[CONSIGNE 1]
Pouvez-vous réécrire l'extrait sur la création artistique depuis "La question de la" jusqu'à "venait nous visiter." inclus, en remplaçant "frustration" par "amertume" ?
[CONSIGNE 2]
Répondez à ces questions sur l'extrait consacré à la création artistique :
(a) Quels deux penchants y sont présentés comme souvent ennemis de la création ?
(b) À qui la citation sur le chaos et l'étoile qui danse est-elle attribuée ?
(c) Dans quels moments l'imagination y est-elle dite infiniment plus féconde ?
[CONSIGNE 3]
Poursuivez l'extrait sur la création artistique à partir de sa dernière phrase.
==== EXTRAIT DU TEXTE
La question de la création artistique m’intéresse depuis que, très jeune, je me suis mise en tête que j’écrirai un jour une œuvre digne de ce nom. Le temps passant, je me suis aperçue que j’étais douée pour rêver mes œuvres sans jamais les rendre matérielles, tombant dans le piège de cet idéalisme désincarné qui, à la longue, ne génère que frustration et dépit. L’idéalisme et le perfectionnisme sont d’ailleurs bien souvent des ennemis de la création (idée que développe E. Gilbert dans son livre). La question de l’inspiration m’a aussi toujours intriguée par son caractère capricieux, un peu comme si les moments d’inspiration étaient des moments de grâce non choisis, où quelque chose de plus grand que nous venait nous visiter. 

« Il faut avoir un chaos en soi-même pour accoucher d’une étoile qui danse. » Peut-être connaissez-vous cette fameuse citation de Nietzsche ? Elle sous-entend qu’une œuvre d’art ne peut naître que d’une tourmente, d’un état de mélancolie où l’harmonie manque.

A vrai dire, je l’ai aussi pensé longtemps jusqu’à ce que je m’aperçoive que dans les moments de grande déprime, absolument rien ne jaillissait de mon esprit, aucune flamme, aucune idée brillante, et encore moins du génie. Au contraire, dans les moments de joie, mon imagination est infiniment plus féconde et mes idées bien plus lumineuses.
========
==== SECTION DES DONNÉES
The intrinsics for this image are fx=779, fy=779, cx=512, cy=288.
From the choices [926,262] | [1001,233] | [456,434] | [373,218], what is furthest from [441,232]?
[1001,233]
========
[RÉPONSE RÉDIGÉE 1]
La question de la création artistique m’intéresse depuis que, très jeune, je me suis mise en tête que j’écrirai un jour une œuvre digne de ce nom. Le temps passant, je me suis aperçue que j’étais douée pour rêver mes œuvres sans jamais les rendre matérielles, tombant dans le piège de cet idéalisme désincarné qui, à la longue, ne génère que amertume et dépit. L’idéalisme et le perfectionnisme sont d’ailleurs bien souvent des ennemis de la création (idée que développe E. Gilbert dans son livre). La question de l’inspiration m’a aussi toujours intriguée par son caractère capricieux, un peu comme si les moments d’inspiration étaient des moments de grâce non choisis, où quelque chose de plus grand que nous venait nous visiter.

[RÉPONSE RÉDIGÉE 2]
(a) L'idéalisme et le perfectionnisme.
(b) À Nietzsche.
(c) Dans les moments de joie.

[RÉPONSE RÉDIGÉE 3]
Un essai au ton personnel

Dans ce livre drôle et pleins d’anecdotes pertinentes, l’écrivain américaine Elizabeth Gilbert expose sa vision de la créativité et de l’inspiration, forgée à partir d’années de galère, de travail forcené dans l’écriture, de moments de gloire et d’échecs. L’auteur du célèbre « Eat, Pray and Love » (que je n’ai par ailleurs jamais lu) a connu bien des obstacles sur son chemin et, si un de ses romans a eu un succès qui dépassait toutes ses attentes, tous ses autres livres n’auront pas connu la même consécration, loin de là.

C’est donc avec la sagesse et l’humour de ceux qui ont accumulé de l’expérience qu’elle nous parle avec son ton très personnel de toutes les leçons tirées de son parcours. 

Créer n’implique pas de souffrir

Ce livre m’a plu non seulement parce que son auteure nous pousse à lâcher tous nos blocages – bien souvent liés à la représentation que nous nous faisons de ce que doit être une œuvre d’art et de notre perfectionnisme – sur le processus créatif mais aussi parce qu’il déconstruit avec beaucoup de finesse et d’intelligence tous les mythes autour de la création. « Comme par magie » offre un regard original et lucide sur le processus créatif, loin des recettes toutes faites.

Qui n’a pas déjà entendu parler des poètes maudits ? Qui n’a pas déjà pensé qu’il fallait souffrir pour créer ? Qui n’a pas entendu parler de ces artistes géniaux et torturés qu’ont été Van Gogh, Wagner, Andy Warhol ou Virginia Woolf ? -Pour ne citer que ceux-là.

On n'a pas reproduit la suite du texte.